5.2 Trends Identified

  • On average, the median Total Steps per day for the participating individuals was 8053, which is almost 2000 steps below the minimum Total Steps per day, as suggested by the NCI, NIA and the CDC.

  • On average, 79% of total minutes per day were spent being sedentary by the participating individuals over the course of a month.

  • The individuals had an average BMI of 25.19, which puts them into the overweight category.

  • On average, these individuals slept slightly less than the suggested minimum of 7 hours of sleep.

  • These individuals were not consistent with logging/tracking their data each day over the course of the month, and some individuals didn’t log/track their sleep or weight (only twenty-four unique users input sleep and eight for weight - only two of the eight made up the majority of the inputs).

  • The individuals did not lose weight, improve their BMI, sleep quality or see any improvement in their activity levels.

5.3 Answering Questions & Recommendations

  • IF Bellabeat offered an incentive for daily tracking. For example an in-app competition against other user or friends, badges and certificates could also help with consistency as well.

    • Through the competition you could win t-shirts, koozies, etc. which provides more marketing. For the yearly competition we could give away another product that could lead to more data and healthy users.

    • Bellabeat could also offer additional points during the weekend to incentives logging info, when its traditionally not logged.

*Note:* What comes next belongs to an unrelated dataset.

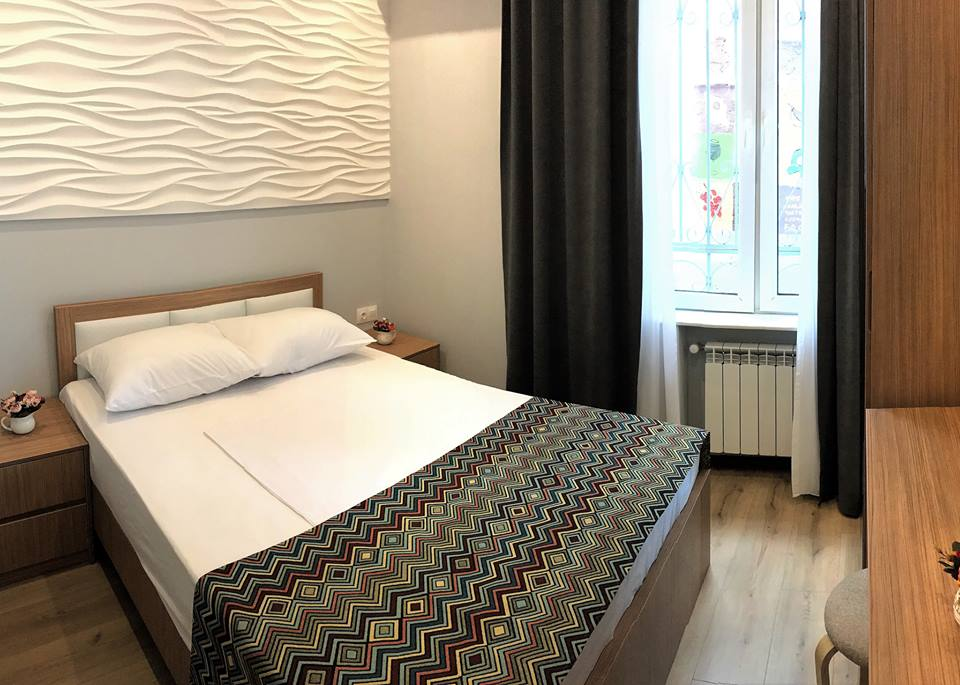 http://www.downtownhoteltbilisi.com/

  • Bellabeat using a TDEE calculator (Total Daily Energy Expenditure) to input age, weight, height and other information to create accurate and uniformed results.

    • The calculator can help determined the caloric deficit the user needs to meet their goals. Ex. If you consume two thousand calories, you will need a caloric deficit of five hundred calories to lose one pound a week consistently.

    • The user could sign up for push notifications to provide assistance in reaching their caloric goals, and when they have been sedentary for too long.

    • The app could provide a list of activities and exercises to do outside of the gym since most users were lightly active and sedentary for a majority of the time.

    • Bellabeat could also provide nutritional and exercise coaching with a paid membership, like Pelaton without the bike or equipment.

  • Bellabeat should track sleeping habits automatically with the users consent.

    • Using the Leaf product and an in app notification could provide a better analysis for the users ideal sleep schedule.

    • The app could notify the user the ideal time to get off their phone before bed, and when they should be in bed based on their sleep schedule.

5.4 Future Works

If this data set were to be collected again, I would like to see the following parameters met in order to create a flawless and in-depth analysis of this type of data:

  • A larger sample size with more responsive users would raise the confidence level and lower the margin of error.

  • Having a longer data collection period of at least six months.

  • Collecting the data in house or with a reliable third party.

  • More information from each user including age and height.

  • Also ensure that the data collected with no bias.

  • A more relevant data set would also show more relevant results.